1. The sample size is reasonably large: The sample size of 128 cars is considered large enough to satisfy the conditions for using the normal distribution approximation. According to the Central Limit Theorem, as long as the sample size is sufficiently large, the sampling distribution of the sample proportion will be approximately normal.

2. The population from which the sample is taken is unknown, but it is reasonable to assume that the proportion of cars with electrical problems follows a normal distribution: Although we do not have specific information about the population, it is generally reasonable to assume that the proportion of cars with electrical problems in new cars follows a normal distribution.

The mean of the sampling distribution of the sample proportion can be estimated as the population proportion, which is 14% or 0.14. The standard deviation of the sampling distribution can be calculated using the formula:

Standard deviation (σ) = sqrt(p * (1 - p) / n)
where p is the population proportion (0.14) and n is the sample size (128).

b. To find the probability that over 18% of the new cars will be found to have electrical problems, we need to calculate the probability of obtaining a sample proportion greater than 18% from the sampling distribution.

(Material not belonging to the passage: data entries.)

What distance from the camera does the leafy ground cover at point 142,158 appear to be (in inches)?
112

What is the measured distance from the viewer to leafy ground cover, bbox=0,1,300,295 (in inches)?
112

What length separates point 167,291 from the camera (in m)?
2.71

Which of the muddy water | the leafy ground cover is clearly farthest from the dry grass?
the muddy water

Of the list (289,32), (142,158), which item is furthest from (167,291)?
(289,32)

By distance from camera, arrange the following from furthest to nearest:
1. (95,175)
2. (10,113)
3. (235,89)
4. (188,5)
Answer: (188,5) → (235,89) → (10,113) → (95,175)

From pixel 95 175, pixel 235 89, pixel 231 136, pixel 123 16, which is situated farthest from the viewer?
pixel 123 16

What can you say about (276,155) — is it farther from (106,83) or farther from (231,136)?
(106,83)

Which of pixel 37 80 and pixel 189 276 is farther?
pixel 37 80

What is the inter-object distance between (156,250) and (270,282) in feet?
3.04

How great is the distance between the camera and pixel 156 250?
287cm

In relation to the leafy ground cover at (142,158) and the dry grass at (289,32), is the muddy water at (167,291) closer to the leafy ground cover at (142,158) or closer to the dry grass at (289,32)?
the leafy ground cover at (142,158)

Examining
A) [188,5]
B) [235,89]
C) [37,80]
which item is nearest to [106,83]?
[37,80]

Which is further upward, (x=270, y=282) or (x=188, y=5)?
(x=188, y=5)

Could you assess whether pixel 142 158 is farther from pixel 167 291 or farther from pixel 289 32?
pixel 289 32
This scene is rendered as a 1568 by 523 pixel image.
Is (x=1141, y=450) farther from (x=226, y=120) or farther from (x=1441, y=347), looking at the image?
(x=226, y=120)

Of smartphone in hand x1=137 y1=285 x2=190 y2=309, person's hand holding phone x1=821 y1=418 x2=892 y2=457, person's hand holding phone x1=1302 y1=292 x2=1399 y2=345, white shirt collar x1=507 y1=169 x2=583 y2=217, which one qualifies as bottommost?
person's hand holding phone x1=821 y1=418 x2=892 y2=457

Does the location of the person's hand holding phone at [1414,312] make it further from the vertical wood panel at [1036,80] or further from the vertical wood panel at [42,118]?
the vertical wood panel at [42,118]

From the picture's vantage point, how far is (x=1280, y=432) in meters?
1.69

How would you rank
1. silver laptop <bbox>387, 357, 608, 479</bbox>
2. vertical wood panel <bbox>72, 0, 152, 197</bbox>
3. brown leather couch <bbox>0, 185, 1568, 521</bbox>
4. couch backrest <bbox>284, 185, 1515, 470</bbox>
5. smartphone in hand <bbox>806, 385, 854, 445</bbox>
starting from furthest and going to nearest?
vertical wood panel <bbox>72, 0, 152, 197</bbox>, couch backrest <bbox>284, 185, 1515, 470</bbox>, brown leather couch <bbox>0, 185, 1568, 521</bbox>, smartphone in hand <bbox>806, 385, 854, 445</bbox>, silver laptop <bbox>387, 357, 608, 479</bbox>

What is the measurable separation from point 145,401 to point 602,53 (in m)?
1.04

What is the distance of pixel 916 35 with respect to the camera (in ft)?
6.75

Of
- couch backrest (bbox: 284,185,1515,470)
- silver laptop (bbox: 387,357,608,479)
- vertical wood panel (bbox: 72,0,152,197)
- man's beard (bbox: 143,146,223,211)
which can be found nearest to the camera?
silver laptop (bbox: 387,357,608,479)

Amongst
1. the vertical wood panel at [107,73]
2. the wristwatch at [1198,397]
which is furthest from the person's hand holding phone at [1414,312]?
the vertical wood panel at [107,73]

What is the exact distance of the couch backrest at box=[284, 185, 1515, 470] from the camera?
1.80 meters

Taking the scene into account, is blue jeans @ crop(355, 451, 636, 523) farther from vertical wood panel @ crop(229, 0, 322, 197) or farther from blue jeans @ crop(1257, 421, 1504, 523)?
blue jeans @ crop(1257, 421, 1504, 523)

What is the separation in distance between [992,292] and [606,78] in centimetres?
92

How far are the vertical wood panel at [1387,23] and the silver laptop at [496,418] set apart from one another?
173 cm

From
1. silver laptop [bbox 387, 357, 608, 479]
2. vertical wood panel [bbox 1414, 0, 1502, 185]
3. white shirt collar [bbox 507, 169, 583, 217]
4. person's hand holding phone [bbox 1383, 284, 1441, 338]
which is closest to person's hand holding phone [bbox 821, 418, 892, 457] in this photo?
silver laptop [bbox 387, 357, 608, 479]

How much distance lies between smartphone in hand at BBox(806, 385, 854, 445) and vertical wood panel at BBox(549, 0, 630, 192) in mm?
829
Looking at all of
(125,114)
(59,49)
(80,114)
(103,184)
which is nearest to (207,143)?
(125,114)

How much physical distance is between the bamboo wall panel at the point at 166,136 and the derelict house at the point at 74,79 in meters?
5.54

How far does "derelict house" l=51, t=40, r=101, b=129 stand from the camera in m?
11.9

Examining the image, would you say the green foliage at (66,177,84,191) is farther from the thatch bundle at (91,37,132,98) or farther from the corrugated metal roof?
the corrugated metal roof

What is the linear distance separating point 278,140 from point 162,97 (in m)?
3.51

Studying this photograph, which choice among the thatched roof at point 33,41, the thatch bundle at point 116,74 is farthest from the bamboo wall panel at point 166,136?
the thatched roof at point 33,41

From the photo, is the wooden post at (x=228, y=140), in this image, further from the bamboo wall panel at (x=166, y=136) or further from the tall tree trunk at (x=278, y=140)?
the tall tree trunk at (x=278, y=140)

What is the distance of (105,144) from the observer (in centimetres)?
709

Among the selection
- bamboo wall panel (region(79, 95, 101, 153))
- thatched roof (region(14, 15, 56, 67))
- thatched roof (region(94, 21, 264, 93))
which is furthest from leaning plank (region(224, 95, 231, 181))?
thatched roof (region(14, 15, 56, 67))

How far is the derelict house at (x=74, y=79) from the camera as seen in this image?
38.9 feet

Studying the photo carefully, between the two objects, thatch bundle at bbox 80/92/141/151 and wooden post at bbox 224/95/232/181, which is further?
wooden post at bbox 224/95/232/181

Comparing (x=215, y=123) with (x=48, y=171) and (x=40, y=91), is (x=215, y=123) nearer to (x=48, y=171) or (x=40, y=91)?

First, we standardize the threshold value (18%) using the formula:

Z = (x - μ) / σ
where x is the threshold value (0.18), μ is the mean of the sampling distribution (0.14), and σ is the standard deviation of the sampling distribution.

Next, we use a standard normal distribution table or a statistical software to determine the probability of obtaining a value greater than the standardized threshold Z.

By looking up the Z-score (calculated in the previous step) in the standard normal distribution table or using a statistical software, we can determine the probability associated with the Z-score. This probability represents the likelihood of observing a sample proportion greater than 18% in this scenario.